Her French was halting – occasionally she had to have the question repeated.
The four passengers were told that the Baghdad plane took off that afternoon. They would be driven now to the Abbassid Hotel for a rest and lunch.
Grete Harden was sitting on her bed when a tap came on the door. She opened it and found a tall dark young woman wearing BOAC uniform.
‘I’m so sorry, Miss Harden. Would you come with me to the BOAC office? A little difficulty has arisen about your ticket. This way, please.’
Grete Harden followed her guide down the passage. On a door was a large board lettered in gold – BOAC office.
The air hostess opened the door and motioned the other inside. Then, as Grete Harden passed through, she closed the door from outside and quickly unhooked the board.
As Grete Harden came through the door, two men who had been standing behind it passed a cloth over her head. They stuffed a gag into her mouth. One of them rolled her sleeve up, and bringing out a hyperdermic syringe gave her an injection.

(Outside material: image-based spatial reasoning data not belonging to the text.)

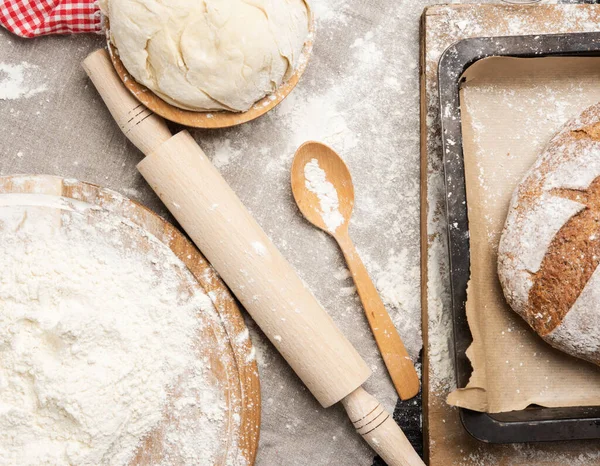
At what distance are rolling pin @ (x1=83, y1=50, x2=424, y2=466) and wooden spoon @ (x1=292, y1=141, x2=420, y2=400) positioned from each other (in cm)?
11

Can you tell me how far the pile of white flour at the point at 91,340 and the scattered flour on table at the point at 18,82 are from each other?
278 millimetres

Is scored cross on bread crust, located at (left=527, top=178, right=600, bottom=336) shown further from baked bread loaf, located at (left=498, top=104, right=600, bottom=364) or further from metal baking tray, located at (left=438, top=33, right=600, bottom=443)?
metal baking tray, located at (left=438, top=33, right=600, bottom=443)

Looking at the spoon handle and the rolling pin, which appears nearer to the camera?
the rolling pin

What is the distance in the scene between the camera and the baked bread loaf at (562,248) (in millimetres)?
1166

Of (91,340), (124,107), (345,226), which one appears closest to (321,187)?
(345,226)

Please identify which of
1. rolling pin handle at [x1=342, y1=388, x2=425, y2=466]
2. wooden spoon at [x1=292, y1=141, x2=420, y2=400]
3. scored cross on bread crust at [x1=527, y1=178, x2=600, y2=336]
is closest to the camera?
scored cross on bread crust at [x1=527, y1=178, x2=600, y2=336]

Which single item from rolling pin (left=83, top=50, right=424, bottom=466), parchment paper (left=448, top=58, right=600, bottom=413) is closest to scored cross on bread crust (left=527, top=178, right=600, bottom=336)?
parchment paper (left=448, top=58, right=600, bottom=413)

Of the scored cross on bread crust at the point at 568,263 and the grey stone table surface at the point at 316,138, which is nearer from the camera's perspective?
the scored cross on bread crust at the point at 568,263

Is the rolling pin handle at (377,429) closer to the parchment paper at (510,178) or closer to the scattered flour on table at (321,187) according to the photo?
the parchment paper at (510,178)

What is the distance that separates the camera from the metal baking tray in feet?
3.92

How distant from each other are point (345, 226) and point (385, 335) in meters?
0.28

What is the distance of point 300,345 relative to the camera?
1.25 metres

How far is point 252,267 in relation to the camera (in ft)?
4.09

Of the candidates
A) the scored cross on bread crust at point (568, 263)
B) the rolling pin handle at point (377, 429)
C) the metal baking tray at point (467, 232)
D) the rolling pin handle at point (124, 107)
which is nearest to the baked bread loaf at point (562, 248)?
the scored cross on bread crust at point (568, 263)
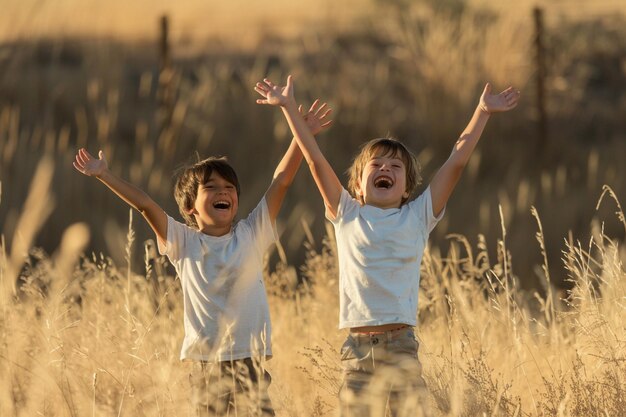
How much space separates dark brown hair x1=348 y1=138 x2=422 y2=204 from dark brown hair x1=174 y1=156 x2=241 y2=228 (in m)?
0.35

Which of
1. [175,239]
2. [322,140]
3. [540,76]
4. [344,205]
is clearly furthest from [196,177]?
[322,140]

In a few minutes her body sagged and went limp.
The young doctor said cheerfully, ‘That ought to take care of her for about six hours, anyway. Now then, you two, get on with it.’
He nodded towards two other occupants of the room. They were nuns who were sitting immobile by the window. The men went out of the room. The elder of the two nuns went to Grete Harden and began to take the clothes off her inert body. The younger nun, trembling a little, started taking off her habit. Presently Grete Harden, dressed in a nun’s habit, lay reposefully on the bed. The younger nun was now dressed in Grete Harden’s clothes.
The older nun turned her attention to her companion’s flaxen hair. Looking at a photograph which she propped up against the mirror, she combed and dressed the hair, bringing it back from the forehead and coiling it low on the neck.
She stepped back and said in French:
‘Astonishing how it changes you. Put on the dark spectacles. Your eyes are too deep a blue. Yes – that is admirable.’
There was a slight tap on the door and the two men came in again. They were grinning.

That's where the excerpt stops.